● WORK REQUIRED
All entries below are to be returned in full, exactly as they stand.

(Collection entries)
== == ==

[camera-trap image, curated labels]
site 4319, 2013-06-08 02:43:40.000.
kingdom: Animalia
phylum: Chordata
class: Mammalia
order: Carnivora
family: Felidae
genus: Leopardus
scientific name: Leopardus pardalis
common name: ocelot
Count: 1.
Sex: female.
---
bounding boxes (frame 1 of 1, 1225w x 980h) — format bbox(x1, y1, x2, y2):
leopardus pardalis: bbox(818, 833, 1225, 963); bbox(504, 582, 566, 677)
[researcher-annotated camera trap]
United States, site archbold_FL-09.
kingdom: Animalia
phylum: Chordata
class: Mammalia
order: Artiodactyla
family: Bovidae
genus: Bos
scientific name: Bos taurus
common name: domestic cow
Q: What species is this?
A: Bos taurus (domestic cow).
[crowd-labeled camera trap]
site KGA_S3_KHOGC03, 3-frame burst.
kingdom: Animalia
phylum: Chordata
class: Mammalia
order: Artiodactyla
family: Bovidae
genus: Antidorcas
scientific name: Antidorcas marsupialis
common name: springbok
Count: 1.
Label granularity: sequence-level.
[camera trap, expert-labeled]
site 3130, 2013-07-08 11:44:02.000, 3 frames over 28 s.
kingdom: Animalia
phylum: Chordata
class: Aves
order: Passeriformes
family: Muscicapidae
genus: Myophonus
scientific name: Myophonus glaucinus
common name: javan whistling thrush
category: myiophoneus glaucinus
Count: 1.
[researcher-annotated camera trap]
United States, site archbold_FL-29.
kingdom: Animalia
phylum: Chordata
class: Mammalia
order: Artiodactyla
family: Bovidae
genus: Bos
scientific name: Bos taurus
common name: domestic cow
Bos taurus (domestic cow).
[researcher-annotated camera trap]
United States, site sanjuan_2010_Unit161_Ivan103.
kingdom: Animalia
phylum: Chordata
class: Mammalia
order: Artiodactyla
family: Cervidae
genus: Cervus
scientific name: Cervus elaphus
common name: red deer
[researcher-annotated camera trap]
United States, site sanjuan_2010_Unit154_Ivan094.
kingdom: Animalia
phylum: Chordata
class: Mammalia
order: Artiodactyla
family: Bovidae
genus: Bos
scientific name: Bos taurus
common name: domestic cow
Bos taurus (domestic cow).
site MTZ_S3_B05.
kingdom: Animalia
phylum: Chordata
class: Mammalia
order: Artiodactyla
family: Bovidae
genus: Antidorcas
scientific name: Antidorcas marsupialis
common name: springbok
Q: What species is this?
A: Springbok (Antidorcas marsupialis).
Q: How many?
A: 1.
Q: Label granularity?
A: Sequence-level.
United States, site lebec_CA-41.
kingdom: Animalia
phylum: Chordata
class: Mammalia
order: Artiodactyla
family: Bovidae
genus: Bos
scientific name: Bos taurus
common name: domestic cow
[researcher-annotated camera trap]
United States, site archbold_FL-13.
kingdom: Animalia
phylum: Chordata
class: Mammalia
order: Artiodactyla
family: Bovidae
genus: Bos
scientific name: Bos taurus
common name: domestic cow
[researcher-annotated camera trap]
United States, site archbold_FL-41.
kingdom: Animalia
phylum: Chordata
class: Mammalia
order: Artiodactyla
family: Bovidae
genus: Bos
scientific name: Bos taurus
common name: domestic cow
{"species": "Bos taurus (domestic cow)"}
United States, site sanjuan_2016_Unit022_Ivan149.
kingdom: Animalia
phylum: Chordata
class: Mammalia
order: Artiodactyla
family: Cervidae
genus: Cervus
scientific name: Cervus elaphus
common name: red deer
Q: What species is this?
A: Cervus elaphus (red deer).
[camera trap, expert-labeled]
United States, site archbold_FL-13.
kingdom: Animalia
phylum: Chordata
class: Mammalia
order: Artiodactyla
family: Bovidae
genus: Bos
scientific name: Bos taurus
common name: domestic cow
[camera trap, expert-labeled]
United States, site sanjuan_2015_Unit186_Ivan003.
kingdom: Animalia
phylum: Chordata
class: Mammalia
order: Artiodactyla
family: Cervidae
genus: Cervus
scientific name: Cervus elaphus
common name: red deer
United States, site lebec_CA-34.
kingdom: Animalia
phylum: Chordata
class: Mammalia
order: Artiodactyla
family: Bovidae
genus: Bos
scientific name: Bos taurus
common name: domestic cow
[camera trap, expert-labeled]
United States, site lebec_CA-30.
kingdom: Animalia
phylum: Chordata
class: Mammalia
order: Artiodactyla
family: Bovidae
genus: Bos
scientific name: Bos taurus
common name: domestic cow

== == ==

● TASK RESPONSE
[camera-trap image, curated labels]
site 4319, 2013-06-08 02:43:40.000.
kingdom: Animalia
phylum: Chordata
class: Mammalia
order: Carnivora
family: Felidae
genus: Leopardus
scientific name: Leopardus pardalis
common name: ocelot
Count: 1.
Sex: female.
---
bounding boxes (frame 1 of 1, 1225w x 980h) — format bbox(x1, y1, x2, y2):
leopardus pardalis: bbox(818, 833, 1225, 963); bbox(504, 582, 566, 677)
[researcher-annotated camera trap]
United States, site archbold_FL-09.
kingdom: Animalia
phylum: Chordata
class: Mammalia
order: Artiodactyla
family: Bovidae
genus: Bos
scientific name: Bos taurus
common name: domestic cow
Q: What species is this?
A: Bos taurus (domestic cow).
[crowd-labeled camera trap]
site KGA_S3_KHOGC03, 3-frame burst.
kingdom: Animalia
phylum: Chordata
class: Mammalia
order: Artiodactyla
family: Bovidae
genus: Antidorcas
scientific name: Antidorcas marsupialis
common name: springbok
Count: 1.
Label granularity: sequence-level.
[camera trap, expert-labeled]
site 3130, 2013-07-08 11:44:02.000, 3 frames over 28 s.
kingdom: Animalia
phylum: Chordata
class: Aves
order: Passeriformes
family: Muscicapidae
genus: Myophonus
scientific name: Myophonus glaucinus
common name: javan whistling thrush
category: myiophoneus glaucinus
Count: 1.
[researcher-annotated camera trap]
United States, site archbold_FL-29.
kingdom: Animalia
phylum: Chordata
class: Mammalia
order: Artiodactyla
family: Bovidae
genus: Bos
scientific name: Bos taurus
common name: domestic cow
Bos taurus (domestic cow).
[researcher-annotated camera trap]
United States, site sanjuan_2010_Unit161_Ivan103.
kingdom: Animalia
phylum: Chordata
class: Mammalia
order: Artiodactyla
family: Cervidae
genus: Cervus
scientific name: Cervus elaphus
common name: red deer
[researcher-annotated camera trap]
United States, site sanjuan_2010_Unit154_Ivan094.
kingdom: Animalia
phylum: Chordata
class: Mammalia
order: Artiodactyla
family: Bovidae
genus: Bos
scientific name: Bos taurus
common name: domestic cow
Bos taurus (domestic cow).
site MTZ_S3_B05.
kingdom: Animalia
phylum: Chordata
class: Mammalia
order: Artiodactyla
family: Bovidae
genus: Antidorcas
scientific name: Antidorcas marsupialis
common name: springbok
Q: What species is this?
A: Springbok (Antidorcas marsupialis).
Q: How many?
A: 1.
Q: Label granularity?
A: Sequence-level.
United States, site lebec_CA-41.
kingdom: Animalia
phylum: Chordata
class: Mammalia
order: Artiodactyla
family: Bovidae
genus: Bos
scientific name: Bos taurus
common name: domestic cow
[researcher-annotated camera trap]
United States, site archbold_FL-13.
kingdom: Animalia
phylum: Chordata
class: Mammalia
order: Artiodactyla
family: Bovidae
genus: Bos
scientific name: Bos taurus
common name: domestic cow
[researcher-annotated camera trap]
United States, site archbold_FL-41.
kingdom: Animalia
phylum: Chordata
class: Mammalia
order: Artiodactyla
family: Bovidae
genus: Bos
scientific name: Bos taurus
common name: domestic cow
{"species": "Bos taurus (domestic cow)"}
United States, site sanjuan_2016_Unit022_Ivan149.
kingdom: Animalia
phylum: Chordata
class: Mammalia
order: Artiodactyla
family: Cervidae
genus: Cervus
scientific name: Cervus elaphus
common name: red deer
Q: What species is this?
A: Cervus elaphus (red deer).
[camera trap, expert-labeled]
United States, site archbold_FL-13.
kingdom: Animalia
phylum: Chordata
class: Mammalia
order: Artiodactyla
family: Bovidae
genus: Bos
scientific name: Bos taurus
common name: domestic cow
[camera trap, expert-labeled]
United States, site sanjuan_2015_Unit186_Ivan003.
kingdom: Animalia
phylum: Chordata
class: Mammalia
order: Artiodactyla
family: Cervidae
genus: Cervus
scientific name: Cervus elaphus
common name: red deer
United States, site lebec_CA-34.
kingdom: Animalia
phylum: Chordata
class: Mammalia
order: Artiodactyla
family: Bovidae
genus: Bos
scientific name: Bos taurus
common name: domestic cow
[camera trap, expert-labeled]
United States, site lebec_CA-30.
kingdom: Animalia
phylum: Chordata
class: Mammalia
order: Artiodactyla
family: Bovidae
genus: Bos
scientific name: Bos taurus
common name: domestic cow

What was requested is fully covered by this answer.